• _What to do_: Below are the records; extract from them the line containing "Grenzschild Republik Österreich" to the line containing "Terrible, Horrible, No", both lines included, exactly and with no pictures.

• _Data provided_:
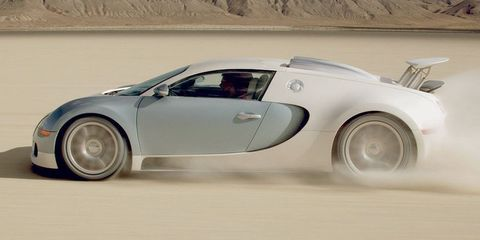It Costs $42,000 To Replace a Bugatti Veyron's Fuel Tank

* * *

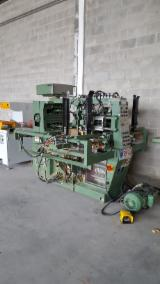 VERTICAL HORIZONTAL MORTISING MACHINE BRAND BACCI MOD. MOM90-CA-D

* * *

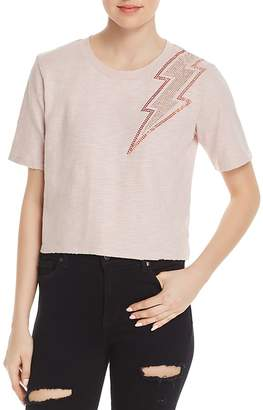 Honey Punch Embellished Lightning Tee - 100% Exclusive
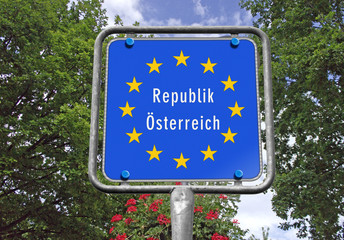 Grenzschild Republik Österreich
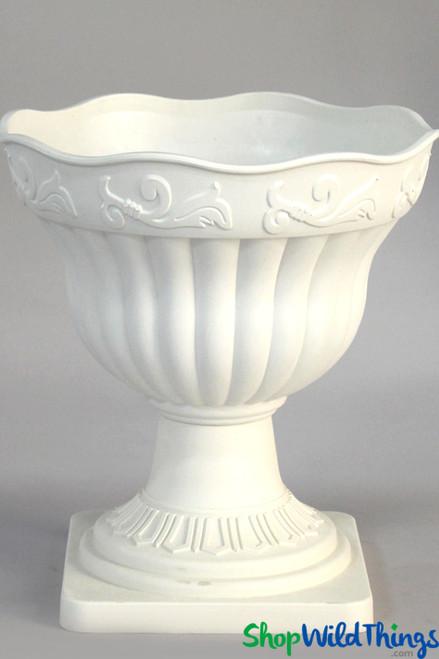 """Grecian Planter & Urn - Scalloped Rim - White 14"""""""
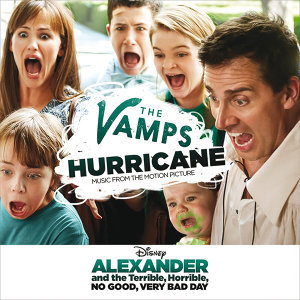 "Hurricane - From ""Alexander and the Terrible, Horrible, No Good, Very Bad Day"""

• _Answer_:
 Grenzschild Republik Österreich
 """Grecian Planter & Urn - Scalloped Rim - White 14"""""""
 "Hurricane - From ""Alexander and the Terrible, Horrible, No Good, Very Bad Day"""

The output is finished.